At different time intervals, various types of IBVs have been circulating in Iran. To control the disease in the country, live, and killed vaccines are used in broiler breeders, commercial egg layers, and broiler flocks. Based on the evidence, 2 and 4/91 variant serotypes are currently dominant in the country. This study was the initial study of the D1466 genotype in the country. However, the results of the real-time RT-PCR test showed that this genotype does not exist in the country. These results are reliable due to the sensitivity of the method applied in this study. Even though there is no report on the presence of the D1466 variant in the country, the D1466 variant vaccine is used domestically. On the one hand, due to the lack of immunity from the D1466 serotype against the dominant types in Iran, one has to be careful in choosing the right vaccine. Accordingly, it is necessary to perform continuous monitoring of the circulation status of various IBV genotypes in this country to identify the dominant and possible new serotypes for the utilization of an appropriate vaccine.
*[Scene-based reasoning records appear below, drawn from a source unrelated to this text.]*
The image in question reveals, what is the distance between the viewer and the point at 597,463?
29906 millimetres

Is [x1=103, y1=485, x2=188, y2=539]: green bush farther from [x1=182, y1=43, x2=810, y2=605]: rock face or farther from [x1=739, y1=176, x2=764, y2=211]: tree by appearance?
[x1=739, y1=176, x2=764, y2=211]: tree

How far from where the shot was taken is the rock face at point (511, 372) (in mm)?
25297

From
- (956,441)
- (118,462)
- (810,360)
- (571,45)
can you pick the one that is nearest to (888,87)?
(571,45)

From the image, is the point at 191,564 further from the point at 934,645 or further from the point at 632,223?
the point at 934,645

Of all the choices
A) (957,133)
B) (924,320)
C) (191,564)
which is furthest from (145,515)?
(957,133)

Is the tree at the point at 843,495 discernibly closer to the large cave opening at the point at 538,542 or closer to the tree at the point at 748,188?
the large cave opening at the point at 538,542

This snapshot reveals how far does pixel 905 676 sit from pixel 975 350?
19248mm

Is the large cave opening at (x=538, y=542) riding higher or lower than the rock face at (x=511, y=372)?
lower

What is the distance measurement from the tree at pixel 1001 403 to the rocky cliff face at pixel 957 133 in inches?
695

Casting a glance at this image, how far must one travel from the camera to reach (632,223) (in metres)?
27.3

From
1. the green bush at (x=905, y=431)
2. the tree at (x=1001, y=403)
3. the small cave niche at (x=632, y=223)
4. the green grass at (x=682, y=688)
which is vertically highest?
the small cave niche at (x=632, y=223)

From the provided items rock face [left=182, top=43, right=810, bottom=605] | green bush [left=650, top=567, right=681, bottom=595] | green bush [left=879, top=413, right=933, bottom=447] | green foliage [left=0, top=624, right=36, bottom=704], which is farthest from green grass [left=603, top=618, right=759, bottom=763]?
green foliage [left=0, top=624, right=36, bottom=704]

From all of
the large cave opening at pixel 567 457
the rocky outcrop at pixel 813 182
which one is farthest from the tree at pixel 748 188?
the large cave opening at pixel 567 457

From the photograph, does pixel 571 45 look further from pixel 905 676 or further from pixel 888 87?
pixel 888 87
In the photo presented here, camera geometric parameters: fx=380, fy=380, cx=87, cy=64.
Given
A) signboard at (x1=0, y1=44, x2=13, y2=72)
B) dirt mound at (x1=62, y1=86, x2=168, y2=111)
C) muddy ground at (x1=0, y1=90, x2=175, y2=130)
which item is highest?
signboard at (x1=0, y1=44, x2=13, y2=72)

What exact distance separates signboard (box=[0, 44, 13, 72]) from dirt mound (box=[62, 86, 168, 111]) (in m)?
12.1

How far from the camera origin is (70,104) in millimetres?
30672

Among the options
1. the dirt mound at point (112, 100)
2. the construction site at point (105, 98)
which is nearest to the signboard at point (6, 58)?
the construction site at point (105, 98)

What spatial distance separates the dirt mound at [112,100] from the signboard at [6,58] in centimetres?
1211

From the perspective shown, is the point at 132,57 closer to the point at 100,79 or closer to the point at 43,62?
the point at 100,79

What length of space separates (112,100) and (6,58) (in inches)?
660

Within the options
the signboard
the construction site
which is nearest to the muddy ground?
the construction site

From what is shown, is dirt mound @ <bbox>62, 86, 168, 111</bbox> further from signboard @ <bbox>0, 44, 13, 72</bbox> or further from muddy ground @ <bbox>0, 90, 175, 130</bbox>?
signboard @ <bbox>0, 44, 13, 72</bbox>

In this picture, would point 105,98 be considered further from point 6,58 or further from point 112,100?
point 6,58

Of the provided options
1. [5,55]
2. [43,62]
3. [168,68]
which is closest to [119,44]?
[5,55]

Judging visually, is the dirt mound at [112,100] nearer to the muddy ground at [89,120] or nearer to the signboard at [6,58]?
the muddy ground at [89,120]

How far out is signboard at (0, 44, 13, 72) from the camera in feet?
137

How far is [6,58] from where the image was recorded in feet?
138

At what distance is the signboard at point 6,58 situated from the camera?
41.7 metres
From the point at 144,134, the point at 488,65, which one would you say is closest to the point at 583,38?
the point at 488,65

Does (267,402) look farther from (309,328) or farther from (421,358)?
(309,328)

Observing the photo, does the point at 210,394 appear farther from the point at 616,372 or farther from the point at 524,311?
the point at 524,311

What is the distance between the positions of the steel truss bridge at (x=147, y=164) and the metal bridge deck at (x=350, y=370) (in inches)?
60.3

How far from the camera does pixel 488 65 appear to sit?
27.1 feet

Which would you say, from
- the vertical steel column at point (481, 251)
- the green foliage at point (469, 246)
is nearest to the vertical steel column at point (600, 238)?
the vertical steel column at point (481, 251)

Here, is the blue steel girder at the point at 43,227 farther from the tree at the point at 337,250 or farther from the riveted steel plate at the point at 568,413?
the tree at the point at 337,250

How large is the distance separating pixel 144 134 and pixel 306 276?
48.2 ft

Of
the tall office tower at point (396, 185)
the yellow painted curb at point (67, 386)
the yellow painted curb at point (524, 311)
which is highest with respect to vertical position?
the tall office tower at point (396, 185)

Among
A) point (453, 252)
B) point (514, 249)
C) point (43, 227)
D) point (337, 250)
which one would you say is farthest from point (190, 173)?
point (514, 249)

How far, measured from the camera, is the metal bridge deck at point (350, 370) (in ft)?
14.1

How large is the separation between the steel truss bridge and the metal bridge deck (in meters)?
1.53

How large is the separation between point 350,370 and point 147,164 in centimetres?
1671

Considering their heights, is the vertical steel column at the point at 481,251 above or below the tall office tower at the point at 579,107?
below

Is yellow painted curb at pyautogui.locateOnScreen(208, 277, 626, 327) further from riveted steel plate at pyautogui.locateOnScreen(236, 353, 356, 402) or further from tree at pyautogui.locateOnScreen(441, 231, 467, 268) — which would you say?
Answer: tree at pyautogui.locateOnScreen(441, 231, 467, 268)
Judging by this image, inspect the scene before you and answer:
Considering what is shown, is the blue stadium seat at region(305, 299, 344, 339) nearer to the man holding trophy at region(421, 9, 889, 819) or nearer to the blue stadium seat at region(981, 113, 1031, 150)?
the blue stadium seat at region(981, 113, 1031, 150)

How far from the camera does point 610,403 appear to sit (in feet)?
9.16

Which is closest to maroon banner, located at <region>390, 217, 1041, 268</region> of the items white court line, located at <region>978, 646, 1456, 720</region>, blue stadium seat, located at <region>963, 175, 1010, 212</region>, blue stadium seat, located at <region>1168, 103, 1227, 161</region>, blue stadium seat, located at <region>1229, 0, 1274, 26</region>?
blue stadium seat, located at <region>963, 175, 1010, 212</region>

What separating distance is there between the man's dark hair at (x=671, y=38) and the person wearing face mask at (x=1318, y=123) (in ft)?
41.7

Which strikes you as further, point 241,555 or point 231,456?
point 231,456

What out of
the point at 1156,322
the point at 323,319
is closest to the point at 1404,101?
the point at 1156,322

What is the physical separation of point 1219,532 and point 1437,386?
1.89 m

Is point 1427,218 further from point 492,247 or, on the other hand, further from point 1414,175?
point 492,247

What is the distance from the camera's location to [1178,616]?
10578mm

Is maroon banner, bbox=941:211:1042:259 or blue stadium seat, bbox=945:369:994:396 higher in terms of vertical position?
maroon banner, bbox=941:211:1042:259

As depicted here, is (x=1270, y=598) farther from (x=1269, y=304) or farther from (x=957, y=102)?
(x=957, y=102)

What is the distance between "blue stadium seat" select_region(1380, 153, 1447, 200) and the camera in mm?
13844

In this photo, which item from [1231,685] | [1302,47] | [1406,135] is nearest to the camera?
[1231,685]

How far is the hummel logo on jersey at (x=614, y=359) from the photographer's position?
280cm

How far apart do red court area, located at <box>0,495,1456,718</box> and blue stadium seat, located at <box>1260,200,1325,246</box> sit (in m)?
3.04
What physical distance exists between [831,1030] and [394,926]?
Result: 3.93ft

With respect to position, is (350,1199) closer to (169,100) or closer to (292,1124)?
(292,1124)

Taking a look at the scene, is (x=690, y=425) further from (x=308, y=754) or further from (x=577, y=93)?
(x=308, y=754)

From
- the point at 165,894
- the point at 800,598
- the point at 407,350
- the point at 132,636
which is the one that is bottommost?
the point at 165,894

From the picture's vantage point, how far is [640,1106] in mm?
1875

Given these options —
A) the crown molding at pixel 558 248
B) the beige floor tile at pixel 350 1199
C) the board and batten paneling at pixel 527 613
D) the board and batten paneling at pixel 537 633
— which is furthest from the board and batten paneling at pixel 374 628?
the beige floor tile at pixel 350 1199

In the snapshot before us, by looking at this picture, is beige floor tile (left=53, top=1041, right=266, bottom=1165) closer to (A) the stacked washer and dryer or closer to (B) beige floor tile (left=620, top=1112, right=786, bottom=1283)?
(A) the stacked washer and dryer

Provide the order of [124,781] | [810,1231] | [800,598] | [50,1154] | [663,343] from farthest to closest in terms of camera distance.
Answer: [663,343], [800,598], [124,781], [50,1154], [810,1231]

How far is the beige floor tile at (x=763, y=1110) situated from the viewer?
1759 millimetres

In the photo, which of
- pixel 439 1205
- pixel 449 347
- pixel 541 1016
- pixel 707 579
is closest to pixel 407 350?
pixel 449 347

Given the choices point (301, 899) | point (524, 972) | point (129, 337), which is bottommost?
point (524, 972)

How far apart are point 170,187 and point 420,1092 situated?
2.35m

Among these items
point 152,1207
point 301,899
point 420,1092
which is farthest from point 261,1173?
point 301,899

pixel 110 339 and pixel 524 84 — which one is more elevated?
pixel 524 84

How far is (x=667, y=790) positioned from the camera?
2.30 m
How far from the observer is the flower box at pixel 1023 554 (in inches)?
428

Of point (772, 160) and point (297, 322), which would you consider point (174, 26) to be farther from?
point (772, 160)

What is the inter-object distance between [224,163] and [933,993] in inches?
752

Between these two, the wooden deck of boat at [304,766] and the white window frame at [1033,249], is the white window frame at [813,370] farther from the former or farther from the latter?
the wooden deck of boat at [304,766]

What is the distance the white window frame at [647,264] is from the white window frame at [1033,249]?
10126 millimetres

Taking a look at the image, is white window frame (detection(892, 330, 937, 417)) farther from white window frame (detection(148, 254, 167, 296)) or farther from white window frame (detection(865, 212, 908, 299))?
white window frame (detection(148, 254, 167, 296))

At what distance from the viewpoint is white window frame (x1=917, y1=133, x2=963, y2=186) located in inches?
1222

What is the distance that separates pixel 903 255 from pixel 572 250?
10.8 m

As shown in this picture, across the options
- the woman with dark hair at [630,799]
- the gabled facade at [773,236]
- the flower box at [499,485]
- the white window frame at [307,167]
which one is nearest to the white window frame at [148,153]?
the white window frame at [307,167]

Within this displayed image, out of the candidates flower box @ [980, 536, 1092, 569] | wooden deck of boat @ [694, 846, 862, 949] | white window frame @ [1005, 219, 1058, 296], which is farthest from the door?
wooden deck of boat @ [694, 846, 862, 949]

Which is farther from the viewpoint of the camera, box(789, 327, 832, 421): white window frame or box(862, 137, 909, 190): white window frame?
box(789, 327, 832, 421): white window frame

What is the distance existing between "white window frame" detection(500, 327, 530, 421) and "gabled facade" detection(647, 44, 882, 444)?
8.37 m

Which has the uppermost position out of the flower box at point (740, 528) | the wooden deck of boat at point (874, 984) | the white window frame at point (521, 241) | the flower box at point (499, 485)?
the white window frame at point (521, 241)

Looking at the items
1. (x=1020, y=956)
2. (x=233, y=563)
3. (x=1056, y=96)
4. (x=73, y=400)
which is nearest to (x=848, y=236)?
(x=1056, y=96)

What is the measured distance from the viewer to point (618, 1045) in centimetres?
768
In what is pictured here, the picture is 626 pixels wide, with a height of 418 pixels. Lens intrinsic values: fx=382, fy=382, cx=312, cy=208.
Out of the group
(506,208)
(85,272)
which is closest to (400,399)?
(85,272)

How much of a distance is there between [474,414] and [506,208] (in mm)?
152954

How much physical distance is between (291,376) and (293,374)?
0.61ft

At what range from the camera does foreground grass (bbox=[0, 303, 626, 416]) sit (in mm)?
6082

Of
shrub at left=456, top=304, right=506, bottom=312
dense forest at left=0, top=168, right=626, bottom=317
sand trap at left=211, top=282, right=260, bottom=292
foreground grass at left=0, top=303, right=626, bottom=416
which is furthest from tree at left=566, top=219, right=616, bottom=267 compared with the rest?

We hereby declare all ethical standards have been respected in preparation of the submitted article.
Conflict of Interest
The authors declare that they have no conflict of interest.
Study concept and design: Ghalyanchilangeroudi, A.
Acquisition of data: Khaltabadi Farahani, R.
Analysis and interpretation of data: Maghsoudloo, H.
Drafting of the manuscript: Ghalyanchilangeroudi, A.
Critical revision of the manuscript for important intellectual content: Ghafouri, S. A.
Statistical analysis: Fallah Mehrabadi, M. H.
Administrative, technical, and material support: Khaltabadi Farahani, R.; Ghalyanchilangeroudi, A.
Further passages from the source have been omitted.